Mr Barracombe, however, paid little heed to this, but went on putting queries, and making notes most industriously, while the sisters stood tightening their lips, till George Canninge came and joined them, when Beatrice, who had been growing more and more acid every minute, began to beam once more, and made remarks to him about the school.
“I am so sorry that the children are answering in this absurd way. I take great interest in the schools, and come down and teach, so that it seems like a reflection upon me.”
“They don’t understand him,” said George Canninge impatiently.
“I’m afraid they do,” replied Beatrice quickly, for she could not resist the temptation to say something unpleasant, “but they are so backward.” She meant to have said “badly taught,” but hesitated at the last moment.
“Well, what can you expect?” said Canninge. “The inspector asks too much of children of their class. Why, they could not answer his questions in a first-class school.”

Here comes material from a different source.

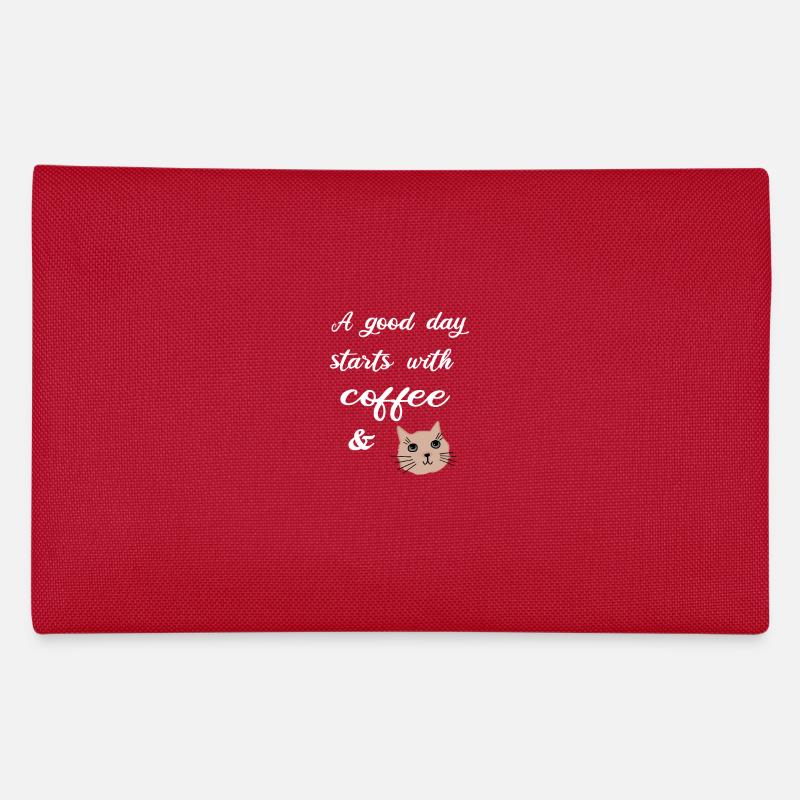 coffee and cat, Katze und Kaffee Federtasche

“But this is a first-class school, Mr Canninge,” cried Rebecca sharply.
“Hush, dear; Mr Barracombe is asking the second class some geography questions;” and as they listened they caught the end of an inquiry about the Ouse – its source, tributaries course, and the chief towns upon its banks.
“Well, hang me if I could tell him,” said Canninge; “and I shall be surprised if the children do.”
He was not surprised, for no satisfactory answer came. The children told the inspector the capital of England readily enough, and the names of the principal rivers; but his way was so strange to them that for the most part the little things did not comprehend his questions, and Hazel’s heart sank as she sighed for the apparent density that had fallen upon the different classes.
Everything went badly: the writing from dictation was terrible, and the sentences made of the words read out by the inspector were horribly void of meaning. The Reverend Henry Lambent’s face grew more troubled, the ladies whispered together, and the buzz of the school seemed to Hazel to make her dizzy, as she strove hard, with her nerves strained by excitement, to keep the different classes in order, while every time she thought of the ordeal that had to come, she turned sick with misery, and longed for the end of the day.